▶ [EL PROBLEMA] Según el texto sobre el arzobispo Arboleda, ¿en qué ciudad nació Manuel Antonio Arboleda Scarpetta?

▶ [TEXTO FUENTE]
==*==
El arzobispo Manuel Antonio Arboleda Scarpetta fue un hombre adelantado para la iglesia colombiana del siglo pasado.
Pero también fue un hombre “poco ortodoxo”, según la “Crónica de Gardeazábal”, para www.rutanoticias.co:
“EL ARZOBISPO ARBOLEDA
“Mañana, en la Casa Museo de Luis Eduardo Ayerbe en Popayán descubrirán un óleo del más curioso e inolvidable arzobispo de esa ciudad, que he estudiado y usado como personaje de la última de mis novelas.
Impedido como estoy de salir del autoconfinamiento que me he decretado, he pedido que lean estas palabras allí:
El arzobispo Manuel Antonio Arboleda Scarpetta fue un caso muy especial dentro del mundillo hidalgo de Popayán.
Como era hijo huérfano de don Simón Arboleda, pero su madre era Scarpetta y además había nacido en Cartago, y no en la ciudad blanca, se salvó de la cruel estigmatización endogámica porque su tía María Ignacia Arboleda, la viuda del general Tomás Cipriano de Mosquera, lo crió bajo su tutela y dicen que advirtió desde temprana edad sus capacidades de aprendizaje, y le disimuló sus ideas raras y su inteligencia desbordante.
Fue la misma vivacidad a borbotones que le reconocieron sus docentes en el seminario de Popayán para enviarlo a Paris a ser educado por los lazaristas en San Sulpicio.
Allá debió haber ingresado, como varios de sus compañeros a la masonería y logró establecer los nexos con los curas esotéricos que después va a traer primero a la Escuela Apostólica de Santa Rosa de Cabal en 1895 y finalmente al Seminario de Popayán, cuando en 1905 lo nombran su rector.
Tenía entonces 35 años y dos años después es nombrado arzobispo para suceder a monseñor Caycedo.
Legendario por su sed de lecturas.
Por el conocimiento que tuvo de divinidades de otras civilizaciones y por su apasionamiento por las lenguas muertas, forjó con esos curas franceses que trajo desde las entrañas del esoterismo una verdadera escuela, poco ortodoxa hay que decirlo, pero que llevó a algunos de sus integrantes a ejercer la levitación, el movimiento de objetos por fuerzas mentales y a convocar las fuerzas ocultas sin ofender la sacrosanta dignidad vaticana ni dejar de leer libros que seguramente estaban señalados en el Índice.
Dura 16 años como arzobispo y durante todos los días de ese episcopado lucha contra una malaria que le atormentaba desde joven y le había averiado las funciones hepáticas, la que le sirvió para disimular el uso de sus peripecias espirituosas y de los brebajes indígenas y de estudiar y aplicar, sin ofender las tortuosas miradas popayanejas, la sapiencia de las costumbres aborígenes.
De profunda mirada, rescatable tanto en sus fotografías de principio del siglo XX como en los óleos que lo recogieron, ejerció poderes terrenales, proyectó al bugueño Maximiliano Crespo Rivera como su sucesor y sembró la semilla que en 1915 iba a traer a estas tierras mías el padre Nemesio, su discípulo, hermano de mi abuela materna. Ha sido a través de sus libros y de sus cartas y de la tradición oral que dejó esparcida en boca de ese cura de pueblo, que terminé hurgando los procederes e influencias del arzobispo Arboleda y entronizándolo en alguna de mis novelas.
Traer entonces su recuerdo hoy a la Casa Museo de Luis Eduardo Ayerbe es abrir nuevamente los toriles del coso esotérico que el entenado de doña María Ignacia Arboleda le abrió a la historia de esta ciudad.
Ojalá al hacerlo no abran la Caja de Pandora de sus brujerías y más bien sea apenas otra ilusión satisfecha de la Dulcinea del Toboso que todavía pasea por Popayán.
==*==
▶ [ÍTEMS PROPORCIONADOS]
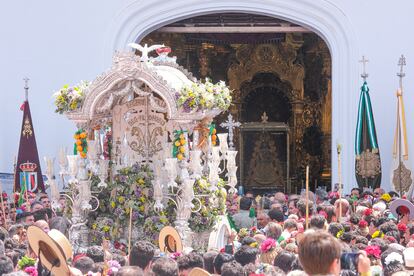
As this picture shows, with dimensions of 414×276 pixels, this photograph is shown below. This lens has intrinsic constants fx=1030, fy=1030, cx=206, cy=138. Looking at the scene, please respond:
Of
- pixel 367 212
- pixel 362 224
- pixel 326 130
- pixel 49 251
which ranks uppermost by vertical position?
pixel 326 130

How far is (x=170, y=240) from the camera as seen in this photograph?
11.6m

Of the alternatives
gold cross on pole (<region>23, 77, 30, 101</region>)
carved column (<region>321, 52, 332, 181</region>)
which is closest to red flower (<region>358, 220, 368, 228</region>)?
gold cross on pole (<region>23, 77, 30, 101</region>)

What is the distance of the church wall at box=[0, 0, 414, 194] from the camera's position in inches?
814

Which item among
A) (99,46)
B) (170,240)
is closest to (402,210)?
(170,240)

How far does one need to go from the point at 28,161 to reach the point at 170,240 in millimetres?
9073

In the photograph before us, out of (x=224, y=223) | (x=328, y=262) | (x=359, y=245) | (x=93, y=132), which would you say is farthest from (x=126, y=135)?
(x=328, y=262)

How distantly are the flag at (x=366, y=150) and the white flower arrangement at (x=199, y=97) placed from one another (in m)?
5.87

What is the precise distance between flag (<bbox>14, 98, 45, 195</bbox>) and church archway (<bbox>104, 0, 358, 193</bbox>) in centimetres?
218

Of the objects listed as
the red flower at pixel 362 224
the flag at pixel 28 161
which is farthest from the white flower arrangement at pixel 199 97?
the flag at pixel 28 161

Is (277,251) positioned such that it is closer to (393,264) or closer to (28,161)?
(393,264)

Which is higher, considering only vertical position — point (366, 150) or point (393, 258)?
point (366, 150)

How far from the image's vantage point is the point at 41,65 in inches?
833

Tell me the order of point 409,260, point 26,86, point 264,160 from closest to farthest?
point 409,260
point 26,86
point 264,160

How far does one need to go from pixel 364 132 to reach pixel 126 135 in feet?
21.5
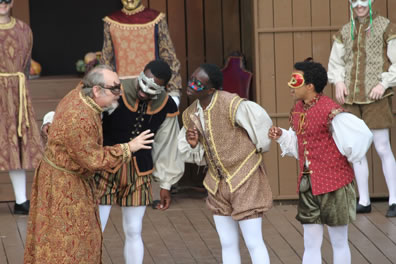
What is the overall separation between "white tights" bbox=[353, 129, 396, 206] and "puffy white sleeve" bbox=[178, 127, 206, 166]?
214cm

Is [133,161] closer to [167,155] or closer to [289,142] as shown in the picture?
[167,155]

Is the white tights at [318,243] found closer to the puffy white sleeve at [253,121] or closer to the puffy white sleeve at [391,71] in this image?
the puffy white sleeve at [253,121]

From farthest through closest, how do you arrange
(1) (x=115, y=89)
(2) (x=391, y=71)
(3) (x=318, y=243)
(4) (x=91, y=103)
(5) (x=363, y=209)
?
1. (5) (x=363, y=209)
2. (2) (x=391, y=71)
3. (3) (x=318, y=243)
4. (1) (x=115, y=89)
5. (4) (x=91, y=103)

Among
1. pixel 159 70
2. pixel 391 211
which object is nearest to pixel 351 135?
pixel 159 70

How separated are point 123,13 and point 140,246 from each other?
2.63 m

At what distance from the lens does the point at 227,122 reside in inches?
188

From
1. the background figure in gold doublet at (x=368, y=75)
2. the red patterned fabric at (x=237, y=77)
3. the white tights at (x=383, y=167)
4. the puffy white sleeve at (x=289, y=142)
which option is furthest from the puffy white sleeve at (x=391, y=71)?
the puffy white sleeve at (x=289, y=142)

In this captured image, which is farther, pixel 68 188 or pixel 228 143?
pixel 228 143

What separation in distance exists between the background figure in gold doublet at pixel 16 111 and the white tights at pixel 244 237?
8.58 ft

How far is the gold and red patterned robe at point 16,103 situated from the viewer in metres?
6.95

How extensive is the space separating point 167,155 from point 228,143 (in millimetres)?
615

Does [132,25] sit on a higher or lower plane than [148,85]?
higher

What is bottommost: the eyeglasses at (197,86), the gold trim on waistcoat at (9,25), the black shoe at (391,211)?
the black shoe at (391,211)

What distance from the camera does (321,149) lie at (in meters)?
4.74
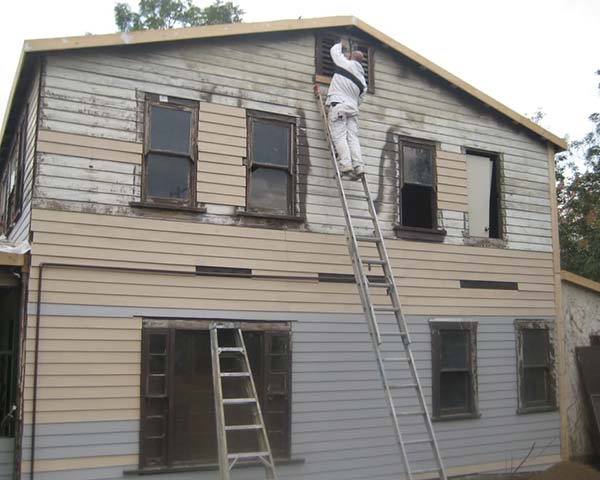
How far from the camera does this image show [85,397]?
7902 millimetres

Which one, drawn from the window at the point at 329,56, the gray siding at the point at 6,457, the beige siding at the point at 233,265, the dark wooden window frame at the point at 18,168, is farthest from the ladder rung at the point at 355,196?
the gray siding at the point at 6,457

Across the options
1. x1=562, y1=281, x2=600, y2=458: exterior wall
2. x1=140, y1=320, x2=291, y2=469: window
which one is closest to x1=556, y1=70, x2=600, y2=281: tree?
x1=562, y1=281, x2=600, y2=458: exterior wall

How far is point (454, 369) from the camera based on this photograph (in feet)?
35.3

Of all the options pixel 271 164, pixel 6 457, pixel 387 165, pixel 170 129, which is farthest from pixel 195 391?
pixel 387 165

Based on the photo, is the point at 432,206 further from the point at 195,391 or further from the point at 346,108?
the point at 195,391

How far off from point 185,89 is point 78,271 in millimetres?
2904

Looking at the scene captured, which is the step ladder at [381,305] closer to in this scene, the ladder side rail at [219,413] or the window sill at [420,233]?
the window sill at [420,233]

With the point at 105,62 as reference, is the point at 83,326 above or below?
below

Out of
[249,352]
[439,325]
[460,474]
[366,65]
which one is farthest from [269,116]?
[460,474]

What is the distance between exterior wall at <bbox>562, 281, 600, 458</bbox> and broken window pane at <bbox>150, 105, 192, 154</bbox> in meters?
7.72

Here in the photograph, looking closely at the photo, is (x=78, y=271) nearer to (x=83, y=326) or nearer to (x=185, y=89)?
(x=83, y=326)

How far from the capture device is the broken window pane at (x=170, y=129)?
8.91 meters

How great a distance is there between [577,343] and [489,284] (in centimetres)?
256

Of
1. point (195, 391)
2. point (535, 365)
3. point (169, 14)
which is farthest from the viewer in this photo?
point (169, 14)
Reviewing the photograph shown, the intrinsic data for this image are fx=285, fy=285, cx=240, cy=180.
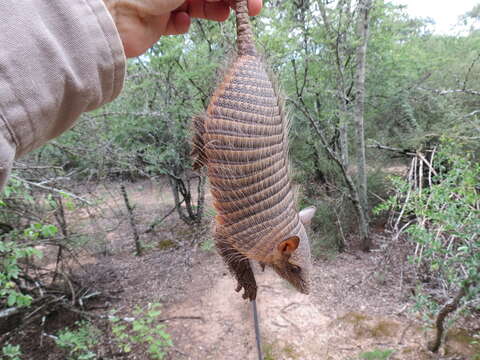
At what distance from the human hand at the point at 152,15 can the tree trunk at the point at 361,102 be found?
2209 millimetres

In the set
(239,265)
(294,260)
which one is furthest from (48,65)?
(239,265)

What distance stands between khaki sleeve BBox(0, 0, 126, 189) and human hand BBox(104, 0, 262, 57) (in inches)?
13.3

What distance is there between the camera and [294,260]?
3.62ft

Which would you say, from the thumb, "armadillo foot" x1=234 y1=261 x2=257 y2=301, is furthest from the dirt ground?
the thumb

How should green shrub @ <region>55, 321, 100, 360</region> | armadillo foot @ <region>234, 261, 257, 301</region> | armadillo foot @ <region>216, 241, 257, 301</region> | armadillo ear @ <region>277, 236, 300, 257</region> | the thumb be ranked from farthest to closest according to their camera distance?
green shrub @ <region>55, 321, 100, 360</region> < armadillo foot @ <region>234, 261, 257, 301</region> < armadillo foot @ <region>216, 241, 257, 301</region> < armadillo ear @ <region>277, 236, 300, 257</region> < the thumb

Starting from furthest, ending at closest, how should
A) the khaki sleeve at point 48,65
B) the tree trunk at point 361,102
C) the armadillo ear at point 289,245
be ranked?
1. the tree trunk at point 361,102
2. the armadillo ear at point 289,245
3. the khaki sleeve at point 48,65

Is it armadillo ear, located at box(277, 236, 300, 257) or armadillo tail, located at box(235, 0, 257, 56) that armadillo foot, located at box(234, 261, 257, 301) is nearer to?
armadillo ear, located at box(277, 236, 300, 257)

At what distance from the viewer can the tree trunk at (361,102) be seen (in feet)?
9.98

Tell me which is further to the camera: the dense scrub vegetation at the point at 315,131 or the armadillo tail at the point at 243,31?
the dense scrub vegetation at the point at 315,131

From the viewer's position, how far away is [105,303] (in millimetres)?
3354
==*==
▶ [RESPUESTA] En Cartago.